Mevrouw Bulte wordt er helemaal naar van. Met de decentralisatie van de macht is er geen eenheid meer in Nederland. Je hoeft maar een stekelige burgemeester te hebben met een niet ontdekte dementie en de stad is in gevaar! De raad is geneigd uit angst achter zo een man aan te lopen. Daar zijn al vele psychologische experimenten van bekend. Mevrouw Bulte hoopt niet, dat dit het geval is in Den Helder.
Jans woont er en ze kan niet anders zeggen, dat de mensen hier zo verschrikkelijk lief zijn. ´Het is natuurlijk wel fijn als het hier heel mooi wordt’ zegt ze daarom hoopvol.

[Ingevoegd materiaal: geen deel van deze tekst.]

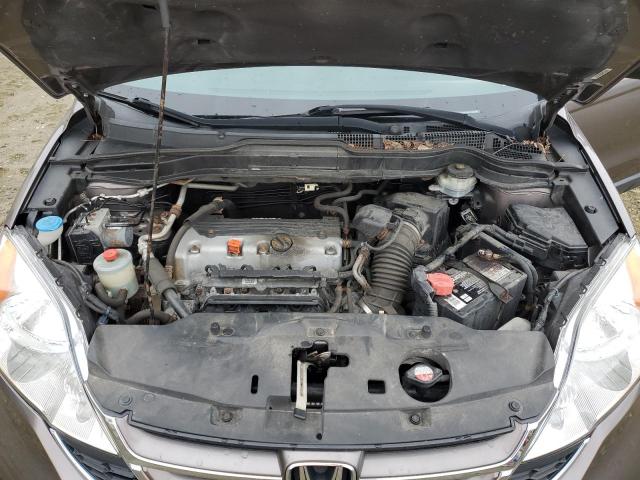 Photo 11 VIN: 5J6RE4H5XBL089751 - HONDA CR-V EX 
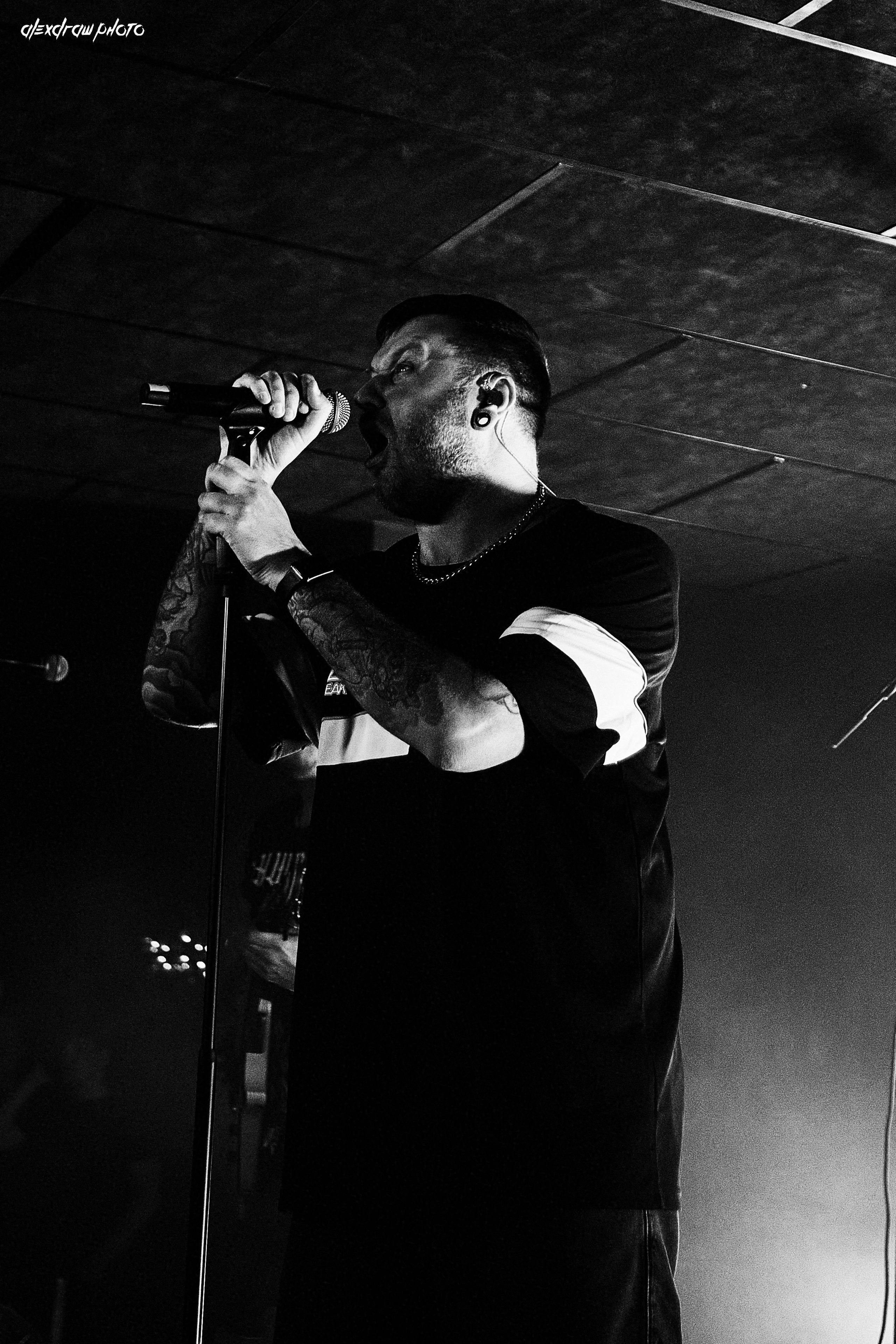 Stigmata 4.10.2023 Красноярск Mods. Фотограф Москва Concerts photo / Fashion photо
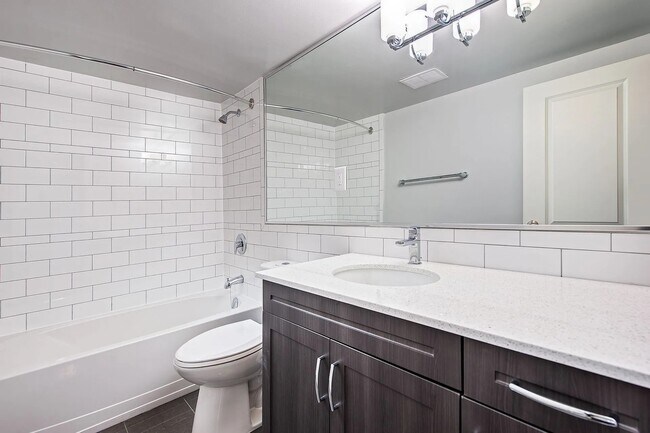 Photo - Castilian Apartments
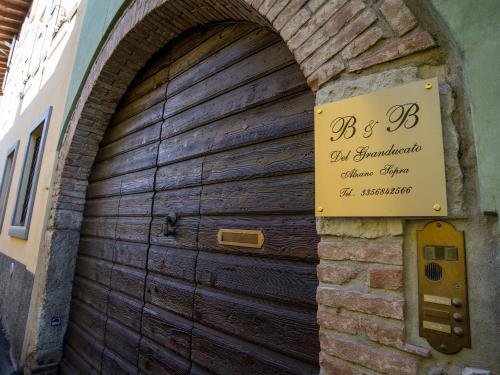 B&B del Gran Ducato di Alzano Sopra – Alzano Lombardo, VA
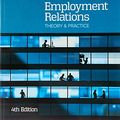 Cover Art for 9781760420604, Pack Employment Relations by Mark Bray, Peter Waring, Cooper Dr, Rae, Johanna Macneil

´Ja, natuurlijk. Ze willen bomen neerzetten en de verkeerssituatie veranderen. Zodat de bezoeker van den Helder, vooral als de Sail er is, op een lommerrijk plein komt. Daar wordt twee miljoen voor uitgetrokken. ´Zo zo,´mompelt mevrouw Bulte.
“Ja, ik begrijp het wel,” zegt mevrouw Bulte mild. Ik wil ook altijd netjes hebben als er gasten komen. Dan prop ik gauw alles onder het bed en in allerlei kasten, want je hebt geen tijd om het netjes te doen en daarna is de warboel niet te overzien. Ben ik weken bezig alles weer recht te trekken, nadat de visite weer vertrokken is.”
De dame kijkt haar verbaasd aan, maar haakt toch in op de vergelijking.’Ja, dat gebeurt dus hier ook. Alles wordt afgeraffeld en achter bomen verstopt. Maar het is nog erger. Het gaat hier niet om wat verplaatsen. Hierna blijft de verkeerssituatie zo. En die wordt echt niet beter, want bussen en vrachtwagens kunnen er nauwelijks parkeren of keren en ook wordt het gevaarlijk met de fietsers, die rakelings langs gebouwen zullen gaan.’
Bovendien wordt deze muur, waar ik op zit, verwijderd, maar hij hoort bij de architectuur van het station. Die is zo karakteristiek voor den Helder, maar in plaats van dit naar voren te halen, wordt het gewoon verwijderd. Nooit meer te herstellen. En zo zijn er nog meer punten, die niet gunstig zijn voor de bewoners. Maar het belangrijkste is, dat er geen gelegenheid wordt gegeven inspraak te hebben. Alle bezwaren worden weggewuifd. Den Helder is definitief een ondemocratische stad geworden.’
Mevrouw Bulte staat bibberend op en loopt een waanzinnige route om in de bewoonde kom te komen. De wolken schuiven voor de zon en mevrouw Bulte is blij dat ze oud is. Wat is er met het heerlijke, betrouwbare, vrije Nederland gebeurd?